Aim of the exercise:
Where a picture appears, leave it out, and print the rest of the records as they are.

Extracted records:
***

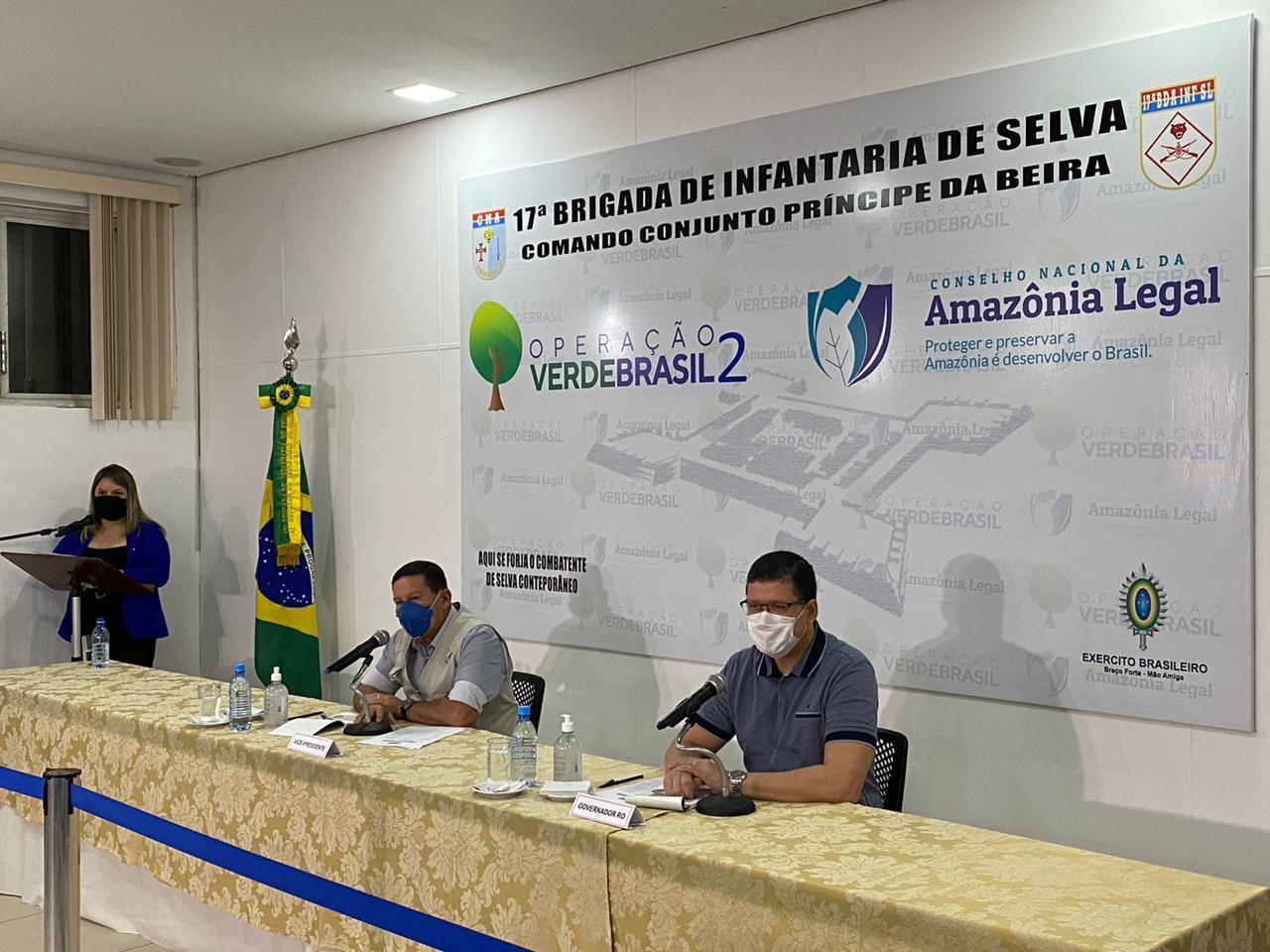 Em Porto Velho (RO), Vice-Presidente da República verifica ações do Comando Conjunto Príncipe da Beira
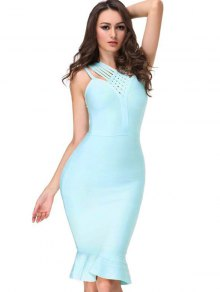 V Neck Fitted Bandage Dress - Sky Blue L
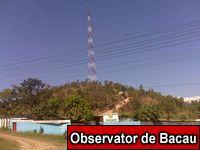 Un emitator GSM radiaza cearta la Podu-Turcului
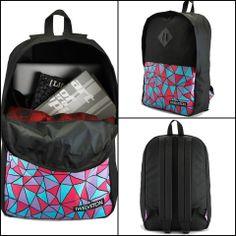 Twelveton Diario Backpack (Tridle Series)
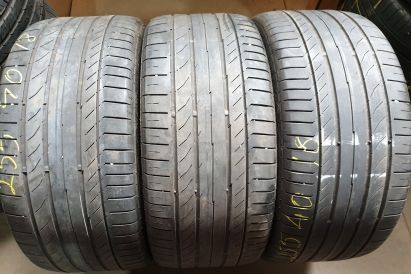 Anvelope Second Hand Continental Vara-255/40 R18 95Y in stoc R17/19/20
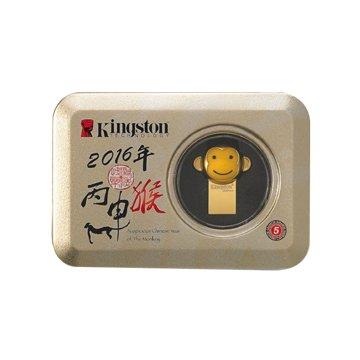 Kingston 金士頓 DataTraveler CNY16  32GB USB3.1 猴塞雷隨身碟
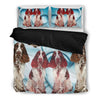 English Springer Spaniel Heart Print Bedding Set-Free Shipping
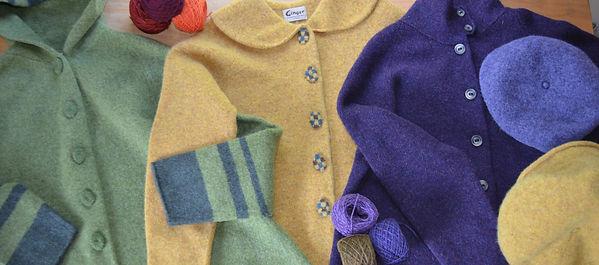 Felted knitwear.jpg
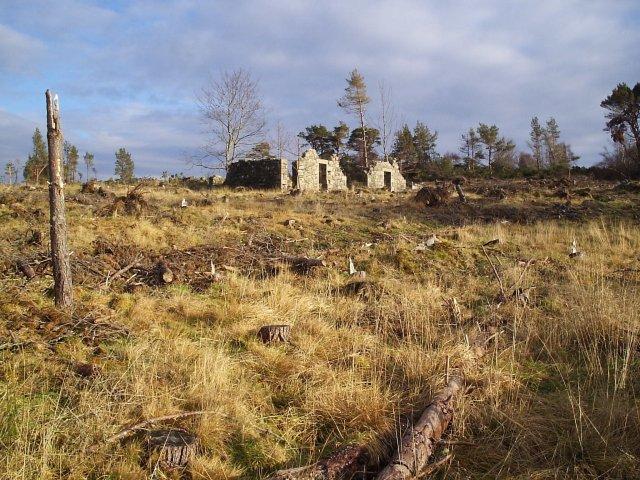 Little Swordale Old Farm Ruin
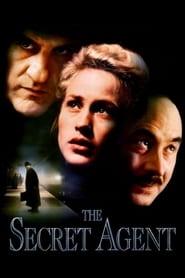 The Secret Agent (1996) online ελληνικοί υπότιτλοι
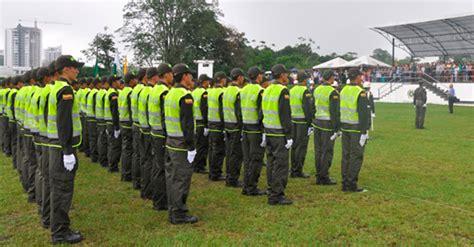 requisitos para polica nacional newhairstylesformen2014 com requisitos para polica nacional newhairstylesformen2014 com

***

Expected answer:
 Em Porto Velho (RO), Vice-Presidente da República verifica ações do Comando Conjunto Príncipe da Beira
 V Neck Fitted Bandage Dress - Sky Blue L
 Un emitator GSM radiaza cearta la Podu-Turcului
 Twelveton Diario Backpack (Tridle Series)
 Anvelope Second Hand Continental Vara-255/40 R18 95Y in stoc R17/19/20
 Kingston 金士頓 DataTraveler CNY16  32GB USB3.1 猴塞雷隨身碟
 English Springer Spaniel Heart Print Bedding Set-Free Shipping
 Felted knitwear.jpg
 Little Swordale Old Farm Ruin
 The Secret Agent (1996) online ελληνικοί υπότιτλοι
 requisitos para polica nacional newhairstylesformen2014 com requisitos para polica nacional newhairstylesformen2014 com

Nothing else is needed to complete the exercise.